=== Prompt ===
Pull out the lines from the one containing "Between the advertising" through the final line, and reproduce them exactly.

─── Data to use ───

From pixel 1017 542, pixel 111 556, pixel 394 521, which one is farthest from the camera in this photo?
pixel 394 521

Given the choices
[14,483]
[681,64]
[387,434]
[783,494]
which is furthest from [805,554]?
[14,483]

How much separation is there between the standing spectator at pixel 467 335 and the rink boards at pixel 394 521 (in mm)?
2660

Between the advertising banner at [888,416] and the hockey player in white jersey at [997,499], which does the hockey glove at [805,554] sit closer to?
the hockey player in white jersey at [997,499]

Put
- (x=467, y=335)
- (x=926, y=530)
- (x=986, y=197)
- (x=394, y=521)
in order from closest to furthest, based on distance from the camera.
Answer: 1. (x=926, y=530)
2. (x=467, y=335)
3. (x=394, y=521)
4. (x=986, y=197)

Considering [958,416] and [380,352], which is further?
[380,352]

───

=== Output of the exercise ===
Between the advertising banner at [888,416] and the hockey player in white jersey at [997,499], which does the hockey glove at [805,554] sit closer to?
the hockey player in white jersey at [997,499]

Put
- (x=467, y=335)
- (x=926, y=530)
- (x=986, y=197)
- (x=394, y=521)
in order from closest to furthest, based on distance from the camera.
Answer: 1. (x=926, y=530)
2. (x=467, y=335)
3. (x=394, y=521)
4. (x=986, y=197)

Considering [958,416] and [380,352], which is further?
[380,352]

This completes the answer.